A new piece of brain imaging research has found that an individual’s experience of pain is directly related to their emotional state.
Researchers from Northwestern University in Chicago, US conducted a study in which 40 participants all of whom had been suffering from back pain lasting between one and four months. The researcher were investigating their reported experiences of pain and comparing this to brain activity.
The aim of the study was to establish possible explanations as to why some people will recover completely from an injury while others who suffered from injuries of the same severity will continue to experience pain for extended periods of time.
The researchers reported that there was an interaction between two regions of the brain, interaction between two brain regions; the frontal cortex and nucleus accumbens. The research found that the greater interaction between these two regions, which was mediated by the emotional reaction to the initial injury, the more likely that individual was to suffer from persistent pain.
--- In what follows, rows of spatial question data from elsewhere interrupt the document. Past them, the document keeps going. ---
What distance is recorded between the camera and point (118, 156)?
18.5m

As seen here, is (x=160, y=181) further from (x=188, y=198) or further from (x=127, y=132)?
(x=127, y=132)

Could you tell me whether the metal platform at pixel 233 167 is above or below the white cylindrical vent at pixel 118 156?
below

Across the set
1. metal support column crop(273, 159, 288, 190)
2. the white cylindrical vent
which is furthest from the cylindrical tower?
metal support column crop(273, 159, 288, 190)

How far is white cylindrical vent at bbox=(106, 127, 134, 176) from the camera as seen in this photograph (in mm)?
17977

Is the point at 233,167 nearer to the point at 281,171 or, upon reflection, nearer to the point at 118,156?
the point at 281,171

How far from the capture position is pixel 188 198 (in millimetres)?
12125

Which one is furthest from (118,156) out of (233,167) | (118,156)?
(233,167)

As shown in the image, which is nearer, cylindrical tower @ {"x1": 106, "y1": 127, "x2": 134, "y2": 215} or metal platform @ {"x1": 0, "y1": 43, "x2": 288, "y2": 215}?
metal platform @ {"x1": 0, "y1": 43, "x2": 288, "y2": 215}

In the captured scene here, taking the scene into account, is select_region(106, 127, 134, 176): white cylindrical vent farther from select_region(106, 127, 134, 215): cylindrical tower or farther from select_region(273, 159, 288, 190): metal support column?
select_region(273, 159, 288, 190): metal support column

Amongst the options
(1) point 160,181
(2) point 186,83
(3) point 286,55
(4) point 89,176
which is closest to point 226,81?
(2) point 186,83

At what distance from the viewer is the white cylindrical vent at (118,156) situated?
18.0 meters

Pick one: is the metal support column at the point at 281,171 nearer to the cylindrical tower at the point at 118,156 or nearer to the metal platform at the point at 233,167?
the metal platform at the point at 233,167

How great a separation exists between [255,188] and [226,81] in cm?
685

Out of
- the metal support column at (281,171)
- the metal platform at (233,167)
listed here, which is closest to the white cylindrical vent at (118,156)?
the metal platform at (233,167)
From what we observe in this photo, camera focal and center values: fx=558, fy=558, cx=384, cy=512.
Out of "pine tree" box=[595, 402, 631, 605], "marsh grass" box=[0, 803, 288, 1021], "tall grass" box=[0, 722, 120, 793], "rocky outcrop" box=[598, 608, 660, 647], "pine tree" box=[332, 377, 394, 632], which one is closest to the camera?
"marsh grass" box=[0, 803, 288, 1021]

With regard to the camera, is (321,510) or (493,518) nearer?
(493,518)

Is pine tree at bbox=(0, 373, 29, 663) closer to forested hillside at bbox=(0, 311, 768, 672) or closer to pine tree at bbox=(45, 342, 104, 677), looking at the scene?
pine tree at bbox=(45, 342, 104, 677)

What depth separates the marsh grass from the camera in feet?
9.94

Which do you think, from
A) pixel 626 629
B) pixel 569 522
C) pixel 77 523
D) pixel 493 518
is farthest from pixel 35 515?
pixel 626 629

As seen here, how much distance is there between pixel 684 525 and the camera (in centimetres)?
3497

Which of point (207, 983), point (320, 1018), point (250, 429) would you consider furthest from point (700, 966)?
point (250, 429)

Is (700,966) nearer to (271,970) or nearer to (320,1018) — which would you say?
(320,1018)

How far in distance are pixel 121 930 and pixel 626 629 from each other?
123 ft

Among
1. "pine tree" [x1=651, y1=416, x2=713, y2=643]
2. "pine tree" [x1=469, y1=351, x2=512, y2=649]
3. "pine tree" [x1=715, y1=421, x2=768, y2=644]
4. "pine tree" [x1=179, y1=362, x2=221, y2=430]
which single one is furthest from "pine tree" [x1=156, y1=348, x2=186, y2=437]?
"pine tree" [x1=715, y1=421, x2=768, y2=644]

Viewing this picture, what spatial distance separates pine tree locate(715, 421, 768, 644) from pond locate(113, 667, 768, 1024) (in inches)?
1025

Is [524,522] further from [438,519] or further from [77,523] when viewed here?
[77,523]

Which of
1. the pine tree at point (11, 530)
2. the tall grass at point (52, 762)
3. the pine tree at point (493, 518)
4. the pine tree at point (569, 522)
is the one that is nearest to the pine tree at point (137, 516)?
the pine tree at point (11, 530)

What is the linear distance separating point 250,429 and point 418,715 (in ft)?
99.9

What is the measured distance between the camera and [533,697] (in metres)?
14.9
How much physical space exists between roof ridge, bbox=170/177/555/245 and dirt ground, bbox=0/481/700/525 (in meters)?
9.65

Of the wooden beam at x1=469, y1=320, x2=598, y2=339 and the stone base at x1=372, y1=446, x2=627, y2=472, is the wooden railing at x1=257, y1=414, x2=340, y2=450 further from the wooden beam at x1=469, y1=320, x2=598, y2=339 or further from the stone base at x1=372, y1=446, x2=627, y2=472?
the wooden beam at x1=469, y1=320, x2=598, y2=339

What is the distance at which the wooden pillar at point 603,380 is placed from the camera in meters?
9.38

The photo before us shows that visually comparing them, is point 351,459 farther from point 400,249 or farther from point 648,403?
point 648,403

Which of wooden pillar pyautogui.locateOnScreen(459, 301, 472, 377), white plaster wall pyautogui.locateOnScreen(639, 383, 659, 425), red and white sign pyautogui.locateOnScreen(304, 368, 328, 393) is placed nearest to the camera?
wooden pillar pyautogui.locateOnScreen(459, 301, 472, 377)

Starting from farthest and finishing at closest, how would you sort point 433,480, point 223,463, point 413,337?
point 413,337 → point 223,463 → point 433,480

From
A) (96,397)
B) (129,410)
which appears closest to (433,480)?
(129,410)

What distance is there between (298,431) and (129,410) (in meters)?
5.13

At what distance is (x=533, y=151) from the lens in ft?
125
It was reported that these sections of the brain may be more easily activated due to genetic or environmental influences, but it was concluded that it was possible to identify with 85 percent accuracy which participants were most likely to continue to experience chronic pain.
This research is revolutionary as it paves the way for non-invasive therapies that can manage and change the emotional state of the brain which will then lead to significantly more effective non-toxic pain management and recovery.
One such therapy is mindfulness. Mindfulness is the art of non-judgemental awareness of the present moment. There has been extensive research in to the connection between mindfulness meditation and emotion management. It has been found to change the way people recognise and change their emotional states with marked improvements to pain management, general health and quality of life.